Snurb — Thursday 10 October 2019 15:32
Journalism | Industrial Journalism | 'Big Data' | Journalism beyond the Crisis (ARC Discovery) | ANZCA 2019 |

ANZCA 2019

Out-of-the-Box vs. In-House Tools: How Are They Affecting Data Journalism in Australia?

Mathias Felipe de Lima-Santos, Aljosha Karim Schapals, and Axel Bruns

  • 5 July 2019 – Australia New Zealand Communication Association conference, Canberra
Out-of-the-Box vs In-House Tools: How Are They Affecting Data Journalism in Australia? from Axel Bruns

Abstract

Although the field of computer-assisted reporting (CAR) dates back as far as the 1960s (McGregor 2013), it was not until the late 2000s that data journalism began to establish itself as a credible field, with The Guardian’s ‘Datablog’, launched in 2009, a prominent example. In it, The Guardian broke the then widely publicised expenses scandal by Members of Parliament in the United Kingdom. In a thus far unprecedented move, it published 460,000 pages of expense reports, asking members of the public to sift through them and to flag questionable claims (Flew et al. 2010; Coddington 2015). However, the attention given to the Datablog also demonstrates that scholarly attention to data journalism is frequently centred on media initiatives and professionals across early-adopter nations such as the United Kingdom, the United States, and the Nordic countries (Parasie & Dagiral, 2013; Young & Hermida, 2015; Borges-Rey, 2016; Appelgren & Nygren, 2014).

In this paper, we argue that such an approach is no longer appropriate at a time in which data journalism has not only established itself as an important discursive order but has permeated contemporary news production processes across a wide range of journalistic forms and formats around the world. Therefore, this paper deliberately steps outside this somewhat narrow area of study and instead aims at a better understanding of how, specifically, the technological limitations, possibilities, and business models of out-of-the-box solutions commonly deployed in data journalism practice, including Infogram, Carto, Datawrapper, and Tableau, affect the production and archiving mechanisms of major data-intensive stories (Broussard & Boss, 2018) in the still under-researched case of Australia, and how such solutions compare to those developed in-house.

This article relies on a mixed-methods approach to study the status quo and future challenges in the adoption of out-of-the-box vs. in-house tools to shed light on how they, respectively, impact the practice of data journalism in Australia.
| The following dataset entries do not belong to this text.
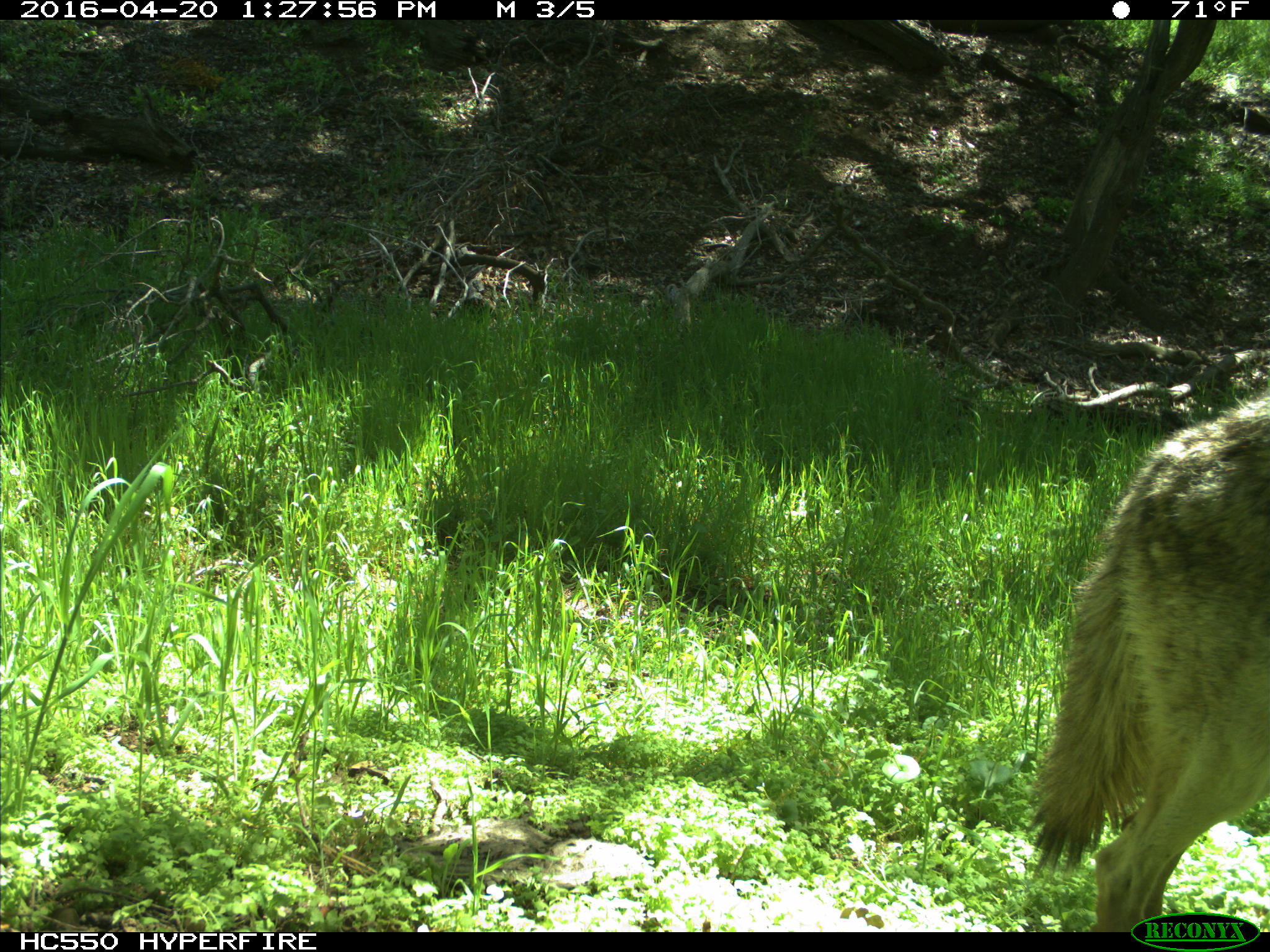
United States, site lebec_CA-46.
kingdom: Animalia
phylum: Chordata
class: Mammalia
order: Carnivora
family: Canidae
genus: Canis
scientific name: Canis latrans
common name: coyote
Canis latrans (coyote).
First, all major data-intensive stories produced by established Australian news organisations (such as ABC News, SBS, Fairfax, and The Guardian Australia) between January 2017 to May 2018 were reviewed to establish an at-a-glance view of how many were still freely accessible, despite the challenges of archiving major data sets. Second, the study presents n = 18 semi-structured, in-depth interviews conducted with Australian media practitioners in early 2018, all of whom have played major roles in the reporting, design, and presentation of these data journalism stories. Finally, an additional questionnaire circulated to data journalists in Australia informs our understanding of both the benefits and disadvantages of the usage of out-of-the-box and in-house tools, respectively. Finally, the paper concludes with an agenda for future research.

References

Appelgren, E., & Nygren, G. (2014). Data Journalism in Sweden: Introducing new methods and genres of journalism into “old” organisations. Digital Journalism, 2(3), 394-405.
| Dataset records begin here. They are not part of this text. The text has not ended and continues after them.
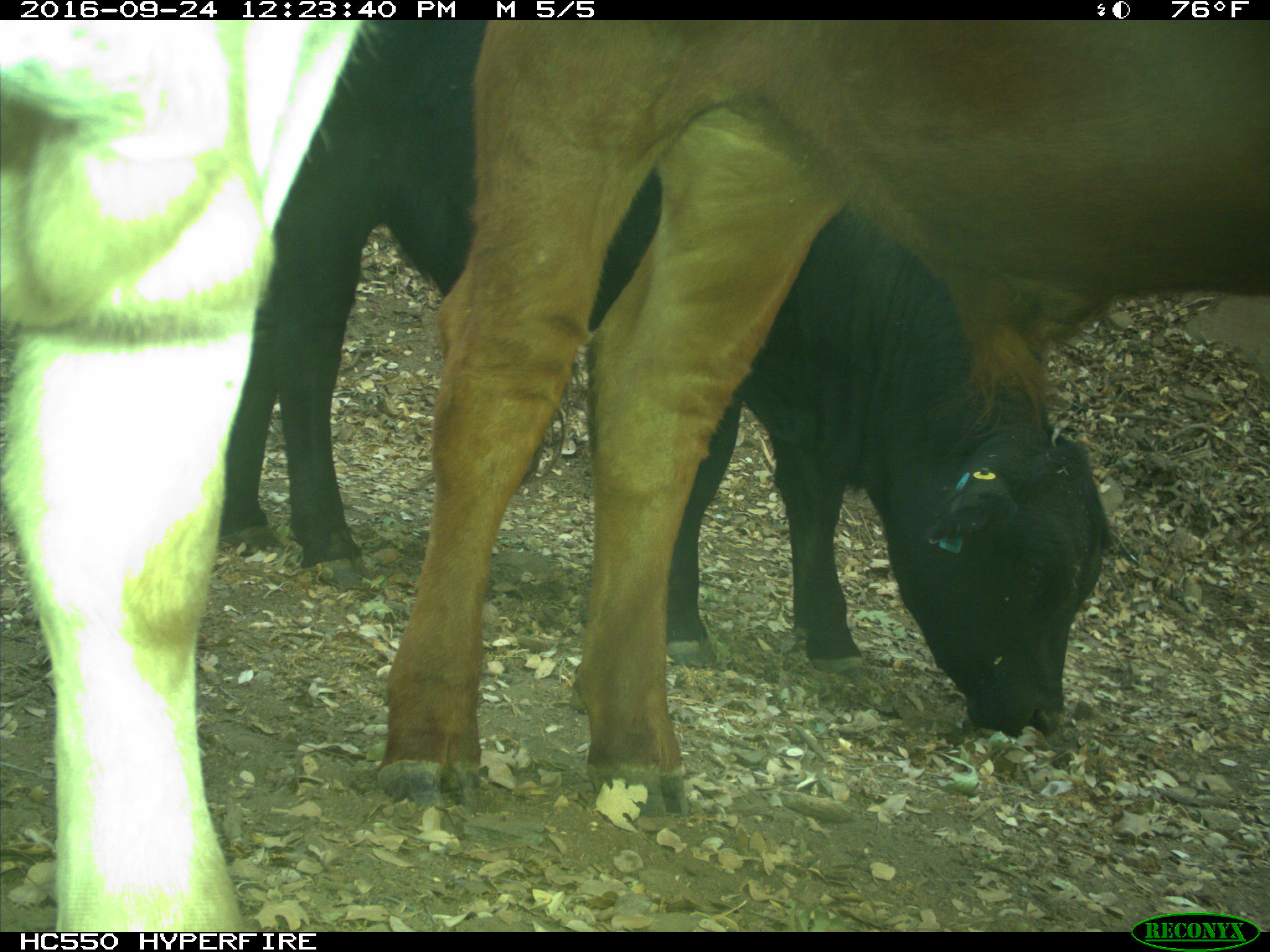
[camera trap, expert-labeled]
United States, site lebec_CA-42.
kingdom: Animalia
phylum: Chordata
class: Mammalia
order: Artiodactyla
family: Bovidae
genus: Bos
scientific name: Bos taurus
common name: domestic cow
Borges-Rey, E. (2016). Unravelling Data Journalism: A study of data journalism practice in British newsrooms. Journalism Practice, 10(7), 833-843.
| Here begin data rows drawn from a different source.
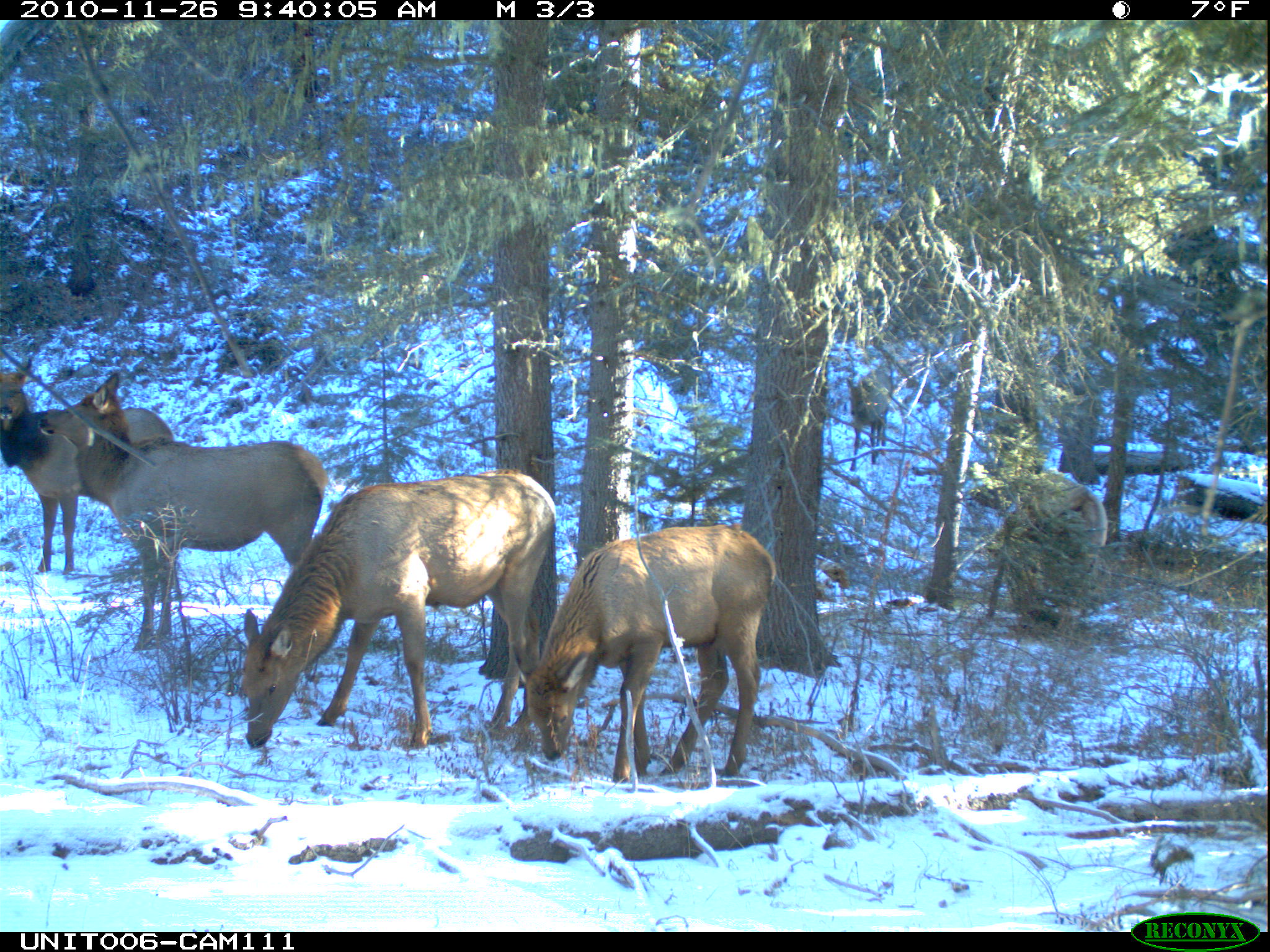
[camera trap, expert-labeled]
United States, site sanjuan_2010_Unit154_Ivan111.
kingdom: Animalia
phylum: Chordata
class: Mammalia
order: Artiodactyla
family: Cervidae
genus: Cervus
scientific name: Cervus elaphus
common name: red deer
Cervus elaphus (red deer).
Broussard, M., & Boss, K. (2018). Saving Data Journalism. Digital Journalism, 6(9), 1206–1221.

Coddington, M. (2015). Clarifying Journalism’s Quantitative Turn: A typology for evaluating data journalism, computational journalism, and computer-assisted reporting. Digital Journalism. doi: 10.1080/21670811.2014.976400.

Flew, T., Spurgeon, S., Daniels, A., & Swift, A. (2012). The Promise of Computational Journalism. Journalism Practice, 6(2), 157-171.

McGregor, Susan E. (2013) A Brief History of Computer-Assisted Reporting. https://towcenter.org/a-brief-history-of-computer-assisted-reporting/

Parasie, S., & Dagiral, E. (2013). Data-driven journalism and the public good: “Computer-assisted-reporters” and “programmer-journalists” in Chicago. New Media & Society, 15(6), 853-871.

Young, M.L., & Hermida, A. (2015). From Mr. and Mrs. outlier to central tendencies: Computational journalism and crime reporting at the Los Angeles Times. Digital Journalism, 3(3), 381-397.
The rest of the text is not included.